My breathing is messed up. Can’t get enough air. Feeling trapped. I open one of her windows to get some air and look up at the sky.
Vivian puts the tea cups down too hard on her desk. “Stop pacing and sit down,” she orders. Her voice firm now, like some stressed-out teacher trying to control her classroom.
I follow her orders.
She sits down next to me on the sofa. “Take some slow, deep breaths,” she says.
I do, closing my eyes. The tension starts to leave.
“Now,” she says as sweet as ever, “you want to tell me about the gun between your breasts or do I call the Captain in?”
Chapter Thirty-seven
Vivian’s words cut through me, catching me off guard. This kook of a woman has discovered my secret. But how? I try to stand. She holds me down with tremendous strength while looking me straight in the eyes. Those eyes. Her eyes. Soft. Kind. Always seeing the rosy side of life. How did she know?
“Let me go, Vivian. This doesn’t concern you,” I say firmly, so that even with her ditzy brain she can understand me.
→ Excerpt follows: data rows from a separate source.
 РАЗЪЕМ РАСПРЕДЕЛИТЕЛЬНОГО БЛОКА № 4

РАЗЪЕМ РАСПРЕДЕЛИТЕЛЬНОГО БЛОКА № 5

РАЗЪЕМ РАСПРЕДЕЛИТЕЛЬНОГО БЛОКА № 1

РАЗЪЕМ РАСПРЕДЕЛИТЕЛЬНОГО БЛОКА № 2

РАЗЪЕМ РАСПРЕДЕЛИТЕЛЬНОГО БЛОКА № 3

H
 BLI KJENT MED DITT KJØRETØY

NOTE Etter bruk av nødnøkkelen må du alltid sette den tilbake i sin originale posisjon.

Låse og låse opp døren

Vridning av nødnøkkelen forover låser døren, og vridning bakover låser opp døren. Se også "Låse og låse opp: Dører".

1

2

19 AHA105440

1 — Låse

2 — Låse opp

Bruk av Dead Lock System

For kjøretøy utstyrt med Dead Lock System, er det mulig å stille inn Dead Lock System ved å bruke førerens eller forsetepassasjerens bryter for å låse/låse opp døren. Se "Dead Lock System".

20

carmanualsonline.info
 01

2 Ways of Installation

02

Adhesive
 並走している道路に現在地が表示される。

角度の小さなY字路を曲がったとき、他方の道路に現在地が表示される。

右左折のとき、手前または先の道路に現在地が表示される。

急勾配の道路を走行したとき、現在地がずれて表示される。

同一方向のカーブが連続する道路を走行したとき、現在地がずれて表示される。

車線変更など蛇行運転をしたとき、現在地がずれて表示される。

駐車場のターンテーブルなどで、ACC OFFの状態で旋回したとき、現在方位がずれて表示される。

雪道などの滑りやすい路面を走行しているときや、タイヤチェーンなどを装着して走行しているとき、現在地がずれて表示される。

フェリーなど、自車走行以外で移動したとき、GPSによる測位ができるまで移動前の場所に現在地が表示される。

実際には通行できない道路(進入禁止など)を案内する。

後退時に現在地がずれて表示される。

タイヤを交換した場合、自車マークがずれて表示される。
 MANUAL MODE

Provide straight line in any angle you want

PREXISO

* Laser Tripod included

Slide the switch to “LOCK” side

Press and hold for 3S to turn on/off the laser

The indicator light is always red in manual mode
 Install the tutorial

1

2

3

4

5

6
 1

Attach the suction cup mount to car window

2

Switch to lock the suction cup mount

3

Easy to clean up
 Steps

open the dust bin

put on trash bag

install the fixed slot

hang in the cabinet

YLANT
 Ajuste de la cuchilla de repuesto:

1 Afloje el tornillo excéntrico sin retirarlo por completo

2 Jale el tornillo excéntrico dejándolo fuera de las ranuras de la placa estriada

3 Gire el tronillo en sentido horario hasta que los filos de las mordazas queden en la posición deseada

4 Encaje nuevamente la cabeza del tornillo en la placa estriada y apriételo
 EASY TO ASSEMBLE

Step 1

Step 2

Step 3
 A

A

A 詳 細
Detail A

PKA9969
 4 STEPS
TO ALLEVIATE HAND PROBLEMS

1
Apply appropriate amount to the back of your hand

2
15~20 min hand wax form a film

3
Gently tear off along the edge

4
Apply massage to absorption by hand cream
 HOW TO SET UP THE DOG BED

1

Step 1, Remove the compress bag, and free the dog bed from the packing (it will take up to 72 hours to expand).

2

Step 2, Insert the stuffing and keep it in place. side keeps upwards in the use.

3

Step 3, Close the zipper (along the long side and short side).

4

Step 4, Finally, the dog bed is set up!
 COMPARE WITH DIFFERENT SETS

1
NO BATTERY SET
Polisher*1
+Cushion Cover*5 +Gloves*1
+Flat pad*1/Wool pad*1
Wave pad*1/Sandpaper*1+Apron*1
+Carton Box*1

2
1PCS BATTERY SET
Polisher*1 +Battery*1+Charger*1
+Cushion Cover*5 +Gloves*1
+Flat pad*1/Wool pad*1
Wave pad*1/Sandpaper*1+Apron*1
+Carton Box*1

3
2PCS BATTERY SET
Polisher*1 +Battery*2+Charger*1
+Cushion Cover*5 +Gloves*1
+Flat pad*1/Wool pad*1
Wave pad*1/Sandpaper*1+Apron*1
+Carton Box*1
“But it does concern me. I like you, Carly. I don’t want anything to happen to you.”
I repeat, “Let me go, Vivian.”
“Not until you give me the gun. Whoever you want to harm can be handled by the law. You don’t want to end up in a place like this, a murderer, confined to hell. You’re a beautiful, talented woman. Now please.” She holds out her hand confident that I’m going to give it over. Yeah. Sure. Just like that.
“You stupid, silly woman. What do you know about anything? Working in here with all these monsters—the entertainment director. What the hell kind of title is that? Like murderers deserve to be entertained. You’re a nut-case. They’d rape you then slit your throat if it wasn’t for all the guards protecting you. They should be put to death, not entertained.”